5-Minute Book Review: 61 Nails by Mike Shevdon

It's been a busy week, so between spinning in the hotel gym and showering for work, here's this week's lunch-break reading.

61 Nails, by Mike Shevdon is an urban fantasy book set in London, written from the first person perspective of Niall Petersen, a 42-year-old divorcee and successful corporate drone. The action kicks right off when he has a heart attack on his way to work, only to be revived by a mysterious woman, who then explains to him that his life has just gotten very, very weird. Niall learns he's carrying a touch of Feyre (aka Fey, Fairy, whatever) blood, which was awakened by his near-death, and is now attracting all the wrong sort of attention. The newly reborn Niall must quickly master his newfound powers and race against time to save the world from Generic Bad Stuff.

What follows is a solidly written adventure with the prerequisite creepy goth-fairy bad guys, magical helpers and dramatic dialogue.
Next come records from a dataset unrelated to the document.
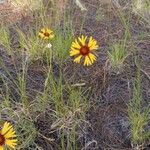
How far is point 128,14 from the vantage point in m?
2.44

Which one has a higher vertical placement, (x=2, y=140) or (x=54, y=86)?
(x=54, y=86)

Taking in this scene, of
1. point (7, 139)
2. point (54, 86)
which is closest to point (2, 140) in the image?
point (7, 139)

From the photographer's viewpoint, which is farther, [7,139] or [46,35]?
[46,35]

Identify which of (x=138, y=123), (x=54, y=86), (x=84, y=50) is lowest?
(x=138, y=123)

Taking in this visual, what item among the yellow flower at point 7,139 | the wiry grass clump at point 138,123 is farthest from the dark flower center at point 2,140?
the wiry grass clump at point 138,123

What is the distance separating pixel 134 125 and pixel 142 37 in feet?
2.24

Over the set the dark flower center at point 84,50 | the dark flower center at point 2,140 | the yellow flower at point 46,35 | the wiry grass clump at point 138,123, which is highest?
the yellow flower at point 46,35

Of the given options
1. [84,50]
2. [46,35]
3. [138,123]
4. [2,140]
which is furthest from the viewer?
[46,35]

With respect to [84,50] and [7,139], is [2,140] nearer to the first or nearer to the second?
[7,139]

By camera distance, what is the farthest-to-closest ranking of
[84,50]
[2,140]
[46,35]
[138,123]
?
[46,35]
[84,50]
[138,123]
[2,140]

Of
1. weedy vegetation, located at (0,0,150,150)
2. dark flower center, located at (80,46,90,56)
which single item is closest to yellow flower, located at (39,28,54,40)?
weedy vegetation, located at (0,0,150,150)

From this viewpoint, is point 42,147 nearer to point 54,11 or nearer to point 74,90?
point 74,90

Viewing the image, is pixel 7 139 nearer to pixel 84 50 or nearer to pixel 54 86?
pixel 54 86

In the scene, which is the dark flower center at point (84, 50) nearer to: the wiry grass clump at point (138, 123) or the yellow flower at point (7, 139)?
the wiry grass clump at point (138, 123)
At worst, it tends to slip into genre cliches, and ends up looking, in a few spots, like a clone of the Dresden Files or Neverwhere, but generally it's a fun read with a few clever twists.

Of course, Shevdon quickly falls into the "must save the world" plot trap, which is probably meant to add some urgency to the book, but ends up making it seem a bit more generic than it should be. I think he would have done better to focus on the more unique dynamic offered by the fact that his protagonist is a forty-something guy with an ex-wife, a kid and support payments to make, rather than a more typical younger hero. A grown man protecting his family (and ex-family, that's always a complex dynamic which was only touched on in the book) creates drama enough and would probably bring the tension home better.

But, minor quibbles aside, the book is well worth a read, and hopefully signals the start of a promising career for Mr. Shevdon.

(disclosure: I got an electronic copy of this free through a promotion from my e-reader manufacturer, but it's worth the price of admission if you can find it in paperback).